Even the dogs in the streets know he cared nothing about the rights of biological women when MSPs sought to change the law on gender more than two years ago.
Nicola Sturgeon was the driving force behind the divisive gender reform act
The Labour boss - in common with other senior MSPs who should have known better - was saved from the fall-out of his own reckless stupidity by former Tory Scottish Secretary Alister Jack, who blocked reform of the GRA on the grounds that it would negatively impact the UK-wide Equality Act.
In the two years since that decision, Mr Sarwar has had ample opportunity to atone for his foolishness. He has made little effort to do so.
In February of this year, the MSP admitted to “regret” over his support for changing the GRA.
This change of position was not, I’m afraid, born of true regret.
Instead, the Labour boss was spooked by public reaction to the case of nurse Sandie Peggie, currently suing NHS Fife and trans-identifying doctor Beth Upton for discrimination and harassment after she was forced to endure a disciplinary process for complaining she should not have to share a changing room with someone born male.
Mr Sarwar said that “knowing what we know now” Scottish Labour would not have backed the gender reform bill. “No nurse,” he said, “should ever face disciplinary action for refusing to share a changing room.”
But that wasn’t a mea culpa. Rather, it was a confession that, at the very best, he had not fully considered the implications for women and girls of a law that would dismantle both their legal rights and the fundamental principles of safeguarding.
There was no information about gender reforms available in February of this year that was not available to Mr Sarwar in December of 2022.
We should not expect politicians to be infallible. They are (so far as I am aware) all human and, therefore, imperfect.
But we are entitled to expect that when politicians get things wrong they admit as much and apologise.
When Mr Sarwar and other self-identifying “progressives” voted to back gender reforms, they did so in the knowledge that the majority of voters supported the feminist campaigners leading the opposition to their plans.
No politician makes the decision to support a policy without weighing up its consequences.
The record shows that, having done so, the Scottish Labour leader preferred to back the demands of men who want access to female-only spaces over the concerns of women who - quite rightly - believe their safety should come first.
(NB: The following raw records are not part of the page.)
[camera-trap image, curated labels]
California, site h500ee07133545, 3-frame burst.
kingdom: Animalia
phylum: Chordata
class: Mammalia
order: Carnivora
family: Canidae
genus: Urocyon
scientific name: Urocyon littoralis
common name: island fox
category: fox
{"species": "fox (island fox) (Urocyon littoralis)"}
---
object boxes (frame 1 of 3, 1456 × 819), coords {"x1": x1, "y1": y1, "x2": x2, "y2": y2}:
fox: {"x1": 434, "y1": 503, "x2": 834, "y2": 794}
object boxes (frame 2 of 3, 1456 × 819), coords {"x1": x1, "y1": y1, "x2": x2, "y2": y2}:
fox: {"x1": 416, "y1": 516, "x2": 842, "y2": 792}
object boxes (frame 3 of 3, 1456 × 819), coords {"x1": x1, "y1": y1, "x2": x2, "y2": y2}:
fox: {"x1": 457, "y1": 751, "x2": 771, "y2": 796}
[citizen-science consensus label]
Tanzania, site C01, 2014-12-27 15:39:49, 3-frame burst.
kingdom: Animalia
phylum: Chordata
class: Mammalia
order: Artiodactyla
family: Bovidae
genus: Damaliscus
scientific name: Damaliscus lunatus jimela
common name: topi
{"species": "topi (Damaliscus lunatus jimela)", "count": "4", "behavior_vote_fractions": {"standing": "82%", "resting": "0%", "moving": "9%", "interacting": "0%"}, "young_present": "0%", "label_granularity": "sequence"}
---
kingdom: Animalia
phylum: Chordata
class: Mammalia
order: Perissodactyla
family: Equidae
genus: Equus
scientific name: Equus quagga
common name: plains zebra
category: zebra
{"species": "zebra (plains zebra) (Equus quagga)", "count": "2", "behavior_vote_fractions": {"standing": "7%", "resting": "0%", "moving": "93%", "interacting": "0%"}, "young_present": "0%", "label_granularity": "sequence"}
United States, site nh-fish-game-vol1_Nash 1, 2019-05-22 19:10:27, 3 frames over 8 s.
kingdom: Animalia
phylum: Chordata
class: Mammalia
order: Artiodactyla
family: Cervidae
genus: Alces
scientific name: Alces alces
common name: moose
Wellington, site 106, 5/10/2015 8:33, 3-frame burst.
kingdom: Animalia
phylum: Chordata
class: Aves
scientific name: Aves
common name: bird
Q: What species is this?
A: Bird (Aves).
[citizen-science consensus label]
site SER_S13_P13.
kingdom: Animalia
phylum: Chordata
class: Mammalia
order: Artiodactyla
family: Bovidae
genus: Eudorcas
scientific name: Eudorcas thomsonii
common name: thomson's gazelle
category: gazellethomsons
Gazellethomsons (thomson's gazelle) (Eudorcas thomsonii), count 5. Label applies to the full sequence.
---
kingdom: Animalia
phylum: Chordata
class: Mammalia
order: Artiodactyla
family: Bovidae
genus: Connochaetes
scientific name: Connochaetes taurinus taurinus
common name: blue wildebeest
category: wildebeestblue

After the Supreme Court ruled, last week, on the question of whether a gender recognition certificate actually changed someone’s sex, Mr Sarwar had an opportunity not only to admit he’d got things wrong but to drag his party back to where voters stand on the issue.
No, it would not have been easy and, yes, it would have provoked the ire of trans activists, but some honesty and humility would have gone a long way.
I have the pleasure of knowing many of the leading figures in the ongoing fight to defend women’s rights against the relentless attacks of crank activists.
These women are clever and focused but they are not vengeful.
They would have welcomed, from Mr Sarwar, a clear and unequivocal admission that he’d messed up and they’d have welcomed him as a new ally.
Instead, those brave feminists - many of whom have suffered violence, threats and sackings for daring to state that biological sex is real and immutable - are entitled to view him with contempt.
I can confirm that I’m yet to speak to a single campaigner against gender reforms who does not do so.
The Scottish Labour leader finds himself despised both by the trans activists he once sought to impress and the women whose rights he now claims to hold precious. This is not a place in which a politician of real integrity could have ended up.
Perhaps there are some out there willing to believe Mr Sarwar really is a champion of women’s rights but there are many more who know the truth and they will not - must not - let him forget it.
Anas Sarwar simply cannot be trusted when it comes to the rights of women. His moral cowardice over such a fundamentally important matter should mark him as unfit ever to hold the office of First Minister.